A cabeça pensa a partir de onde os pés pisam. Assim
as várias interpretações do acontecimento-Brasil, tidas como clássicas,
revelam o lugar social a partir de onde os muitos intérpretes leem e
releem a nossa realidade.
Simplificando a
questão, quase de forma reducionista, diria que tudo começou já com a
Carta de Pero Vaz de Caminha, com sua leitura ingênua, deslumbrada e
paradisíaca do mundo novo que encontrou. Mas era a visão a partir das
naves de Pedro Álvares Cabral, e não da praia dos indígenas.
A
leitura critica e refletida, no entanto, ganhou corpo já com Joaquim
Nabuco, com seus dois textos clássicos: O Abolicionismo (1883) e Minha
Formação (1900). Sua tese era o binômio homens livres, numa sociedade
livre e com trabalho livre.
Contribuição
inestimável nos deu Gilberto Freyre. Trabalhou a partir da Casa-grande e
da Senzala (1933). O eixo articulador é o patriarcado brasileiro que
tem no escravo de engenho seu contraponto, patriarcado não apenas
entendido como fase fundadora do Brasil mas como força social subjacente
às atuais estruturas sociais.

--- Registros ---
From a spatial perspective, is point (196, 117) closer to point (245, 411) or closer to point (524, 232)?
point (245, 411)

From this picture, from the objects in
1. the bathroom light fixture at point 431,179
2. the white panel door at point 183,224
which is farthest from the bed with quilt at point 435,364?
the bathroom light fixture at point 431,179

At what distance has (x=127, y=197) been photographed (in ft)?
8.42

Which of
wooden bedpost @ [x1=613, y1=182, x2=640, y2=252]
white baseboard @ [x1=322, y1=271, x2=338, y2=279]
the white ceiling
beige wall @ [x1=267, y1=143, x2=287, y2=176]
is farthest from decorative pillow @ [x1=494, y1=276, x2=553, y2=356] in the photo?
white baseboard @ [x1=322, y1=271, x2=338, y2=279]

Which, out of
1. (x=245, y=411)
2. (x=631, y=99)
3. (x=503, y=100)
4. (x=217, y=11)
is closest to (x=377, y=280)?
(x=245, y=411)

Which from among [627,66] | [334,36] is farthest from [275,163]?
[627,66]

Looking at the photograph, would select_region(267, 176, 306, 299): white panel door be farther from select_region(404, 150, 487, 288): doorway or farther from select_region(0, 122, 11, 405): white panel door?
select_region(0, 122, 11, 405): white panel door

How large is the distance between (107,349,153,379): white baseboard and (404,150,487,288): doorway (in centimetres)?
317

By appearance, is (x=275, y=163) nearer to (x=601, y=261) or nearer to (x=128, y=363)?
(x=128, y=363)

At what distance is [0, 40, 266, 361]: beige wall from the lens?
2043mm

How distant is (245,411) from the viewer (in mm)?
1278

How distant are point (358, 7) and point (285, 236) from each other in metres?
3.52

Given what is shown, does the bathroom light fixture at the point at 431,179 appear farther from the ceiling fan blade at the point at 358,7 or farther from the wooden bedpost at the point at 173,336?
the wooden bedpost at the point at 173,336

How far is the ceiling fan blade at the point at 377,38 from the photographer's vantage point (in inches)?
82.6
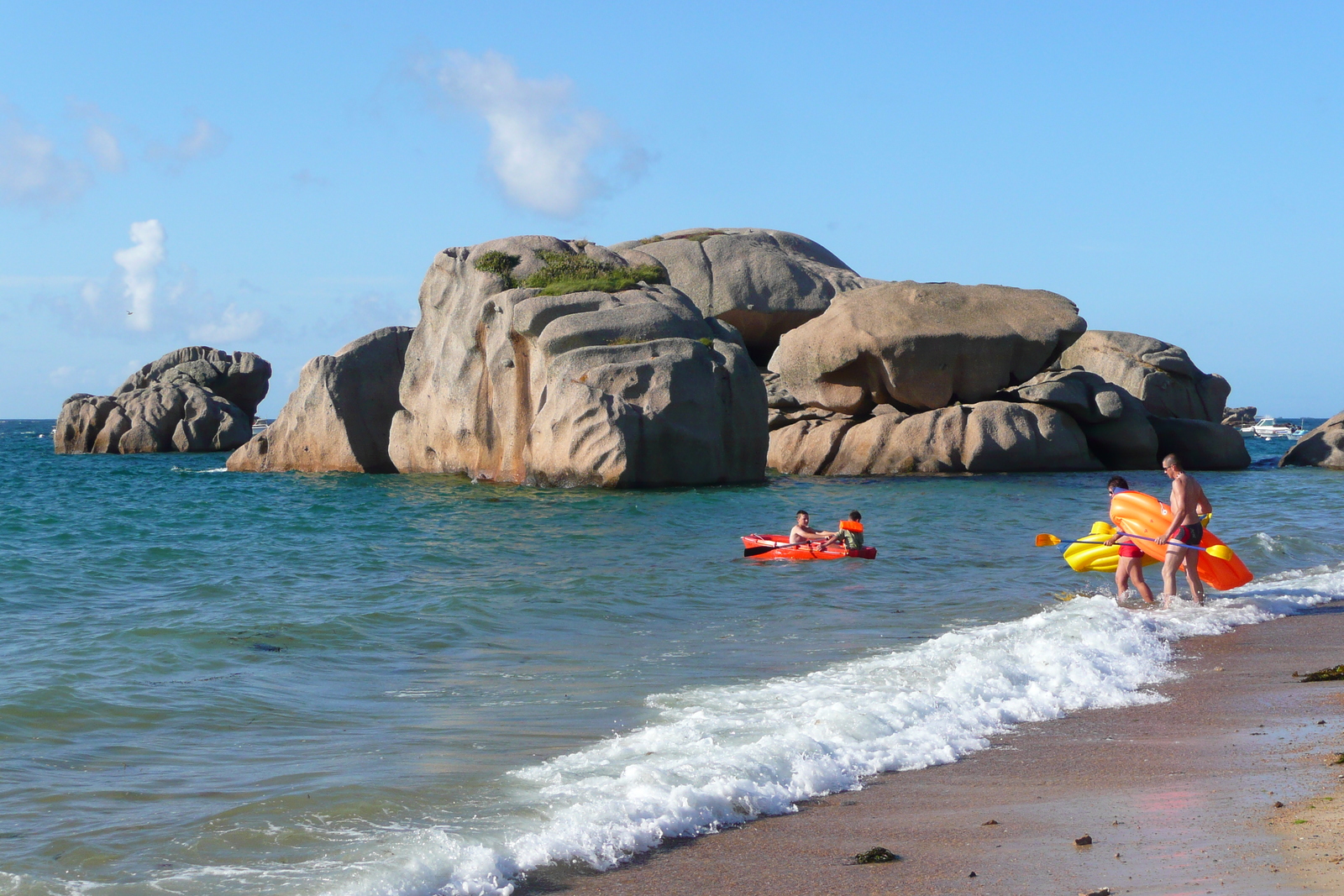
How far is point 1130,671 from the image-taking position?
9.07 metres

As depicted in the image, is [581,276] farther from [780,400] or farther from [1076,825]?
[1076,825]

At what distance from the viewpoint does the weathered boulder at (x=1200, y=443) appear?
1369 inches

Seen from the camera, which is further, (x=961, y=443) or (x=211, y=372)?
(x=211, y=372)

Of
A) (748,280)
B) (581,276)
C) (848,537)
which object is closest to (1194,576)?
(848,537)

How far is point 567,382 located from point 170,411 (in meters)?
35.9

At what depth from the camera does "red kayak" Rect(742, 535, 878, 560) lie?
16.8 meters

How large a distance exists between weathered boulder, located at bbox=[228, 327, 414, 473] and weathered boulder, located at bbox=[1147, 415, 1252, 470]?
22.9 m

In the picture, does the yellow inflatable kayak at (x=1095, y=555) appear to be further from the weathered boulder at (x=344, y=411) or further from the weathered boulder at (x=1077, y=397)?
the weathered boulder at (x=344, y=411)

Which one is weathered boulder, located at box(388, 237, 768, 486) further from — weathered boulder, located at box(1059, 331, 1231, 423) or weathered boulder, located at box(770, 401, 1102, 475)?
weathered boulder, located at box(1059, 331, 1231, 423)

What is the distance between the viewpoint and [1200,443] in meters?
34.8

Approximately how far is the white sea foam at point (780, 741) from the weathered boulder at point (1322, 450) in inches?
1132

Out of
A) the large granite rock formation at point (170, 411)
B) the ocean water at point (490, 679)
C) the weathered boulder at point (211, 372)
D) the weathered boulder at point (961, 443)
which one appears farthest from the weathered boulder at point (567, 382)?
the weathered boulder at point (211, 372)

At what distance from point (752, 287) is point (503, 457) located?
1531 cm

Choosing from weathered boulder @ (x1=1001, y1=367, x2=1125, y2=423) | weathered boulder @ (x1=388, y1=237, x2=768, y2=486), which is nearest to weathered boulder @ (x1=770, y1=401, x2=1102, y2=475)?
weathered boulder @ (x1=1001, y1=367, x2=1125, y2=423)
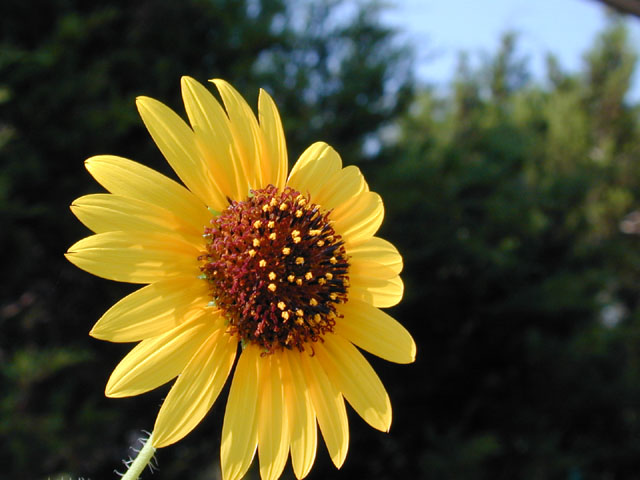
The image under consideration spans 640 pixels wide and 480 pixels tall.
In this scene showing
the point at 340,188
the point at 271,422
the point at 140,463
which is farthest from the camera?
the point at 340,188

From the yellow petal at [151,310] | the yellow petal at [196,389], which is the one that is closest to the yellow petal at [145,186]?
the yellow petal at [151,310]

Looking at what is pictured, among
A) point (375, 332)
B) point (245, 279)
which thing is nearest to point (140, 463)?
point (245, 279)

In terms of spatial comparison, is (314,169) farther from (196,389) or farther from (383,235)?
(383,235)

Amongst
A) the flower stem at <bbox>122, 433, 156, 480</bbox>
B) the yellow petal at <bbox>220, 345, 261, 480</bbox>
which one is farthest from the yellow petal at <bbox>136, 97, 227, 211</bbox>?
the flower stem at <bbox>122, 433, 156, 480</bbox>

--- O que fazer ---
A: Responda com base no trecho:
(i) A partir de onde era a visão da Carta de Pero Vaz de Caminha?
(ii) Quais são os dois textos clássicos de Joaquim Nabuco citados, com seus anos?
(iii) Qual é o eixo articulador do trabalho de Gilberto Freyre?
B: Localize nos registros todas as linhas que contêm a palavra "Looking" e copie cada uma delas. Maiúsculas e minúsculas fazem diferença.

--- Respostas em ordem ---
A:
(i) A partir das naves de Pedro Álvares Cabral, e não da praia dos indígenas.
(ii) O Abolicionismo (1883) e Minha Formação (1900).
(iii) O patriarcado brasileiro, que tem no escravo de engenho seu contraponto.

B:
Looking at the photograph, would select_region(267, 176, 306, 299): white panel door be farther from select_region(404, 150, 487, 288): doorway or farther from select_region(0, 122, 11, 405): white panel door?
Looking at what is pictured, among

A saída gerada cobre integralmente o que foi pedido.